### To do
The required result is the exact run of lines beginning at the one containing "How much distance" and ending at the last line of the entries.

-- START Dataset rows --

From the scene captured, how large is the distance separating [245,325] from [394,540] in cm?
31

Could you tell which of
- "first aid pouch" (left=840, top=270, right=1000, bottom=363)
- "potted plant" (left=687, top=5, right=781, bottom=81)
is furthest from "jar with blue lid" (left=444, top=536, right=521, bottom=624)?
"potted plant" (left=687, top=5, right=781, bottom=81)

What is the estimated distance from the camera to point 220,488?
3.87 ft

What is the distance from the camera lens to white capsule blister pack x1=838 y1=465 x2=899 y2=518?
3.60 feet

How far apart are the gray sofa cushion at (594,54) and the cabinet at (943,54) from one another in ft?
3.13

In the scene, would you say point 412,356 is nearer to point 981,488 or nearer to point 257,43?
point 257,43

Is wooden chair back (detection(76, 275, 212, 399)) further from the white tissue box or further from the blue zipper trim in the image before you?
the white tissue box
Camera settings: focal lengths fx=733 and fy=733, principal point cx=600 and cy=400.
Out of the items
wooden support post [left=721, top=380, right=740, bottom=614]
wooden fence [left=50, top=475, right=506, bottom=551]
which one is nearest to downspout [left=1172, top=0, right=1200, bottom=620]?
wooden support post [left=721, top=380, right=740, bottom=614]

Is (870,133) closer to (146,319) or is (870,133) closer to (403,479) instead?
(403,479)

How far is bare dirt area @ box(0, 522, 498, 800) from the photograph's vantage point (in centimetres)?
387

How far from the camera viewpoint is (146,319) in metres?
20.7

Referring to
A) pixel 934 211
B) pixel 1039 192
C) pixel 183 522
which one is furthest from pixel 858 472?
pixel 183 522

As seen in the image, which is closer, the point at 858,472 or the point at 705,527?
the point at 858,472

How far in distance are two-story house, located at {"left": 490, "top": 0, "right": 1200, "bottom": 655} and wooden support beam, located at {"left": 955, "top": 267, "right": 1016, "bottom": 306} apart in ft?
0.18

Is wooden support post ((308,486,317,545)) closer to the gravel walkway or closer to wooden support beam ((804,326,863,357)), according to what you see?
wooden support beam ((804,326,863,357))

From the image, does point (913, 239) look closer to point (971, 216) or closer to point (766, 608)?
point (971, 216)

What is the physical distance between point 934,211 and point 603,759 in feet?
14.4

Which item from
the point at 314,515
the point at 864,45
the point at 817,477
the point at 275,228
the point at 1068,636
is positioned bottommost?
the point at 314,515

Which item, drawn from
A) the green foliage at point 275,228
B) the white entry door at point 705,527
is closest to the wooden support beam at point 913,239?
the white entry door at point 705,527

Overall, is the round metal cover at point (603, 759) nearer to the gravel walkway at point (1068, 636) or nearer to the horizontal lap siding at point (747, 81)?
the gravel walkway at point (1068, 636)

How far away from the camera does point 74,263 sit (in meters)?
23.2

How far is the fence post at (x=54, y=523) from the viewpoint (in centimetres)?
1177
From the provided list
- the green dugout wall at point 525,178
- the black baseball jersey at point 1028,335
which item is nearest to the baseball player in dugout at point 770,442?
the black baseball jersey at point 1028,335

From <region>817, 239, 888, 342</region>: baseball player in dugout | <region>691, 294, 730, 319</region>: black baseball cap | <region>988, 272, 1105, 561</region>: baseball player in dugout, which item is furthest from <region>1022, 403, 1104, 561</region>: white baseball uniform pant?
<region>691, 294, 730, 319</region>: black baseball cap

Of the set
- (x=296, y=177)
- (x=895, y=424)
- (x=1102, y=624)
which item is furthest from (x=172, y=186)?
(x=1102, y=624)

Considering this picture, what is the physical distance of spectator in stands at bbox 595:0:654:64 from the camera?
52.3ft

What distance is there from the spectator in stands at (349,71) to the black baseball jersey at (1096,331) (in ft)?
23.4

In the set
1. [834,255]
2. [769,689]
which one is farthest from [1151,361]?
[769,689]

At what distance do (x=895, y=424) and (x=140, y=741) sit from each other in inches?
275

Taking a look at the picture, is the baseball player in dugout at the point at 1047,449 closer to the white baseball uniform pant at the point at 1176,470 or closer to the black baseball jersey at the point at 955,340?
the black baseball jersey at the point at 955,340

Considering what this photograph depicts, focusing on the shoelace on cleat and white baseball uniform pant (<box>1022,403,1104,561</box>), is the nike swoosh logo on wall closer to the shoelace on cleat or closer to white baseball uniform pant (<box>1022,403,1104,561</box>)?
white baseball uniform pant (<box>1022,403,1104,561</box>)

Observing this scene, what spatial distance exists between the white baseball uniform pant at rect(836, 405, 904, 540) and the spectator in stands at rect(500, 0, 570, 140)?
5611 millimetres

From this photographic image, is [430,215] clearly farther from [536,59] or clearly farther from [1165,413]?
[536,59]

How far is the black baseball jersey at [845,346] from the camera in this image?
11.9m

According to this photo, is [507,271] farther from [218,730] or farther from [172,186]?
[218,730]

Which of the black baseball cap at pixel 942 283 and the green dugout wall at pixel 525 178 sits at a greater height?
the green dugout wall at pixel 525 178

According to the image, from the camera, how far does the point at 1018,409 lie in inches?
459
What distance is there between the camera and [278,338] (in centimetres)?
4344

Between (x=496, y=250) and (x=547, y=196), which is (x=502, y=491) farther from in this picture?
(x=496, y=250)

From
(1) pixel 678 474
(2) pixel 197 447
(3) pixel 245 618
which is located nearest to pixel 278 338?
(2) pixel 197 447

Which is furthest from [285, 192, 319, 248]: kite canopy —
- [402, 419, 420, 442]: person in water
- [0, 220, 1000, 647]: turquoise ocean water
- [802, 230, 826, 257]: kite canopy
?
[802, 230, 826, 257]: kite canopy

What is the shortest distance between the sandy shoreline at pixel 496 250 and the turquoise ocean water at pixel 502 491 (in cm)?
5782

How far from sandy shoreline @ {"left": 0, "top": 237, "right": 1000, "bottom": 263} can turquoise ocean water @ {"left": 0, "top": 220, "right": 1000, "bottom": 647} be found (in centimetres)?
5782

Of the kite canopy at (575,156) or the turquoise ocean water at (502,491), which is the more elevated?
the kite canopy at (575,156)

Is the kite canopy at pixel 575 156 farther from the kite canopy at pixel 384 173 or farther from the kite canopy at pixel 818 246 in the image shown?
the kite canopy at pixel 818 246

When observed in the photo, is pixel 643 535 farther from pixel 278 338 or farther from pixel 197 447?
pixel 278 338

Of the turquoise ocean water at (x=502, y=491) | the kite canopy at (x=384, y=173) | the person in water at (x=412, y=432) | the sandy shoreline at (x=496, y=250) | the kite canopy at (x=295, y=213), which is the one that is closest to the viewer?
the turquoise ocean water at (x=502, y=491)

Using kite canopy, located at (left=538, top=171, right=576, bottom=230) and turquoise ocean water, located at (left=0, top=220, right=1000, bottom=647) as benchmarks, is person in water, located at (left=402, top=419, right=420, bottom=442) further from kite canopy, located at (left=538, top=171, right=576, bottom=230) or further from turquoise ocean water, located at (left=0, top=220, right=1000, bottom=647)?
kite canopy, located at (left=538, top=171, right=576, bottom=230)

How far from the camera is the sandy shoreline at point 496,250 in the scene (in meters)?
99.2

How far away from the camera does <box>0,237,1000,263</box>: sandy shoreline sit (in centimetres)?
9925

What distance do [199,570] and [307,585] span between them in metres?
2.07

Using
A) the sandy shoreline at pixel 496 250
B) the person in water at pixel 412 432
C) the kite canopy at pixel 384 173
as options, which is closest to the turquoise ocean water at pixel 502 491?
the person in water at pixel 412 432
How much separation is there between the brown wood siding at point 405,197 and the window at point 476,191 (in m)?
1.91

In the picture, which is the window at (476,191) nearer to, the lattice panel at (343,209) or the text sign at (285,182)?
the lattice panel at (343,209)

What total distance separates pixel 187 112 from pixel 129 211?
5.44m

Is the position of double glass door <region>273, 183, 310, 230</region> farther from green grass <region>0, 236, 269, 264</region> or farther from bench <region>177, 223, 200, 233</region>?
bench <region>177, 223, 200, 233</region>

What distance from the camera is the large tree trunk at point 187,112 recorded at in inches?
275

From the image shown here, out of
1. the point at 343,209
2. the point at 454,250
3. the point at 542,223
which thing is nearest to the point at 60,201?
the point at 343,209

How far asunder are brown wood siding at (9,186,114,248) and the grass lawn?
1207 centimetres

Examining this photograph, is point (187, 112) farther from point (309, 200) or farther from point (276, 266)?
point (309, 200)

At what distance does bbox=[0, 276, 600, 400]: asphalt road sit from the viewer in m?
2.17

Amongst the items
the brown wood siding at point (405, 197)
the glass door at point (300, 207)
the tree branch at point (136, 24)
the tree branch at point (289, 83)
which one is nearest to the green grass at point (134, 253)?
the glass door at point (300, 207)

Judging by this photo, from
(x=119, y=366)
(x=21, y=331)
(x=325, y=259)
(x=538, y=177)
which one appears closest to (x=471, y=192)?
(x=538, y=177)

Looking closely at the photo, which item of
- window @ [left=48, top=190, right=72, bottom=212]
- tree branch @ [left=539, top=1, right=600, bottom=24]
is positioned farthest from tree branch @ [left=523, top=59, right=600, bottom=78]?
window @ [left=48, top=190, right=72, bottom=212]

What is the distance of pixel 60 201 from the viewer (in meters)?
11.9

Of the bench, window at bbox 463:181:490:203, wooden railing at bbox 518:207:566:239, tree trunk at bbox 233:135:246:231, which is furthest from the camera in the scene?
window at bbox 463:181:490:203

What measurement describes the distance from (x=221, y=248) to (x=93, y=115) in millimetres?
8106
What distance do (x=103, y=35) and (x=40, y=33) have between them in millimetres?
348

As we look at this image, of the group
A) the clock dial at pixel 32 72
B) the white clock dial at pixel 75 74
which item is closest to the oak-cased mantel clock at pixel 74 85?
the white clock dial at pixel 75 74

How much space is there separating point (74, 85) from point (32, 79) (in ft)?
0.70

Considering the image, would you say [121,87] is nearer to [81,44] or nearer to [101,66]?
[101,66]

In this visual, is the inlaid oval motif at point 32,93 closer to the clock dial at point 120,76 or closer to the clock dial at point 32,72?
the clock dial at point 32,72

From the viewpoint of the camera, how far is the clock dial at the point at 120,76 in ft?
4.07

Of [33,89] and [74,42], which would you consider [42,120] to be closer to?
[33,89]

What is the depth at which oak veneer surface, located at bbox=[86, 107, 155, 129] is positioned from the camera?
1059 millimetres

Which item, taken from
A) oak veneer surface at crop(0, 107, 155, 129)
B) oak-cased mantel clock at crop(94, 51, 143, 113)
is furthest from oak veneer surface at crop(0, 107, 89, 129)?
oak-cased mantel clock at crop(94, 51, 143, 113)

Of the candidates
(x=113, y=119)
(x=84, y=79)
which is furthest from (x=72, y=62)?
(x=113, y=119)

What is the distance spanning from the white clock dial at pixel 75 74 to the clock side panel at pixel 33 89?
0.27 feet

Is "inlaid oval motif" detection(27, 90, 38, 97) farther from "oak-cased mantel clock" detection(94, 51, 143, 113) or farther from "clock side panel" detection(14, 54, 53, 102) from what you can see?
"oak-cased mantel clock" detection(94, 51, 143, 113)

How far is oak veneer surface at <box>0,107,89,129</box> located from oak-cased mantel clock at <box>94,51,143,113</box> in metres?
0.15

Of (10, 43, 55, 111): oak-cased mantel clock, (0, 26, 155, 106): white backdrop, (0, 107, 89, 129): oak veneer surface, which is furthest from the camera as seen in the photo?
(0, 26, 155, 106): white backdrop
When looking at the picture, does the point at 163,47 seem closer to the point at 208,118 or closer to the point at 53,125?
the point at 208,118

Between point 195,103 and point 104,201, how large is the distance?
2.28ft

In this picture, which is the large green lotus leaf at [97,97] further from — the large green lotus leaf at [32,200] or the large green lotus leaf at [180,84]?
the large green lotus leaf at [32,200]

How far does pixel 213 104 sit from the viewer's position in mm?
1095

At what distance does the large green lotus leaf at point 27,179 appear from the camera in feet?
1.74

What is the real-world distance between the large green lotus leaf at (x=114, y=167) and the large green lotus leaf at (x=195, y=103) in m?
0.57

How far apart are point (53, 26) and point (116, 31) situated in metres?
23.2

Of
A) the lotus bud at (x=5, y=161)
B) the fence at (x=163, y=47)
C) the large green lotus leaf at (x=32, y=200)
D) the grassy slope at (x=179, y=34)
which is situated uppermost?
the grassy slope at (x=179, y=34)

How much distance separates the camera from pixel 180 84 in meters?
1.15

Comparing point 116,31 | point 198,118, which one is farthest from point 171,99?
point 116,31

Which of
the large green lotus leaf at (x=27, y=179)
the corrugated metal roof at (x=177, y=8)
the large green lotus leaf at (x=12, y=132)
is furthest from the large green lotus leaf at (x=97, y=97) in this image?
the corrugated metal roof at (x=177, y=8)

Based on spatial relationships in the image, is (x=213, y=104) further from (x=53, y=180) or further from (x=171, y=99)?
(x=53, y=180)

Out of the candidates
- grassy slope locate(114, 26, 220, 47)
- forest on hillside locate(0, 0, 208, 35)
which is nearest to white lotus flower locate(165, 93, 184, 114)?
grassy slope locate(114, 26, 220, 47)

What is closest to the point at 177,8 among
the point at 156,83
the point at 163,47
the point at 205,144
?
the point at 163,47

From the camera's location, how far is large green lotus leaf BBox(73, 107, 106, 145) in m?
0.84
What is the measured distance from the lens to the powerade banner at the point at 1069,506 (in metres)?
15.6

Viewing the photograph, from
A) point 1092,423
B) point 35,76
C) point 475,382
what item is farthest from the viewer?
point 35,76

-- END Dataset rows --

### Problem solution
How much distance separates the camera from pixel 180 84 in meters?
1.15

Comparing point 116,31 | point 198,118, which one is farthest from point 171,99?
point 116,31

Which of
the large green lotus leaf at (x=27, y=179)
the corrugated metal roof at (x=177, y=8)
the large green lotus leaf at (x=12, y=132)
is furthest from the large green lotus leaf at (x=97, y=97) in this image?
the corrugated metal roof at (x=177, y=8)

Based on spatial relationships in the image, is (x=213, y=104) further from (x=53, y=180) or further from (x=171, y=99)?
(x=53, y=180)

Out of the candidates
- grassy slope locate(114, 26, 220, 47)
- forest on hillside locate(0, 0, 208, 35)
which is nearest to white lotus flower locate(165, 93, 184, 114)?
grassy slope locate(114, 26, 220, 47)

What is closest to the point at 177,8 among
the point at 156,83
the point at 163,47
the point at 205,144
?
the point at 163,47

From the camera's location, how far is large green lotus leaf BBox(73, 107, 106, 145) in m?
0.84
What is the measured distance from the lens to the powerade banner at the point at 1069,506 (in metres)?
15.6

Viewing the photograph, from
A) point 1092,423
B) point 35,76
C) point 475,382
what item is farthest from the viewer?
point 35,76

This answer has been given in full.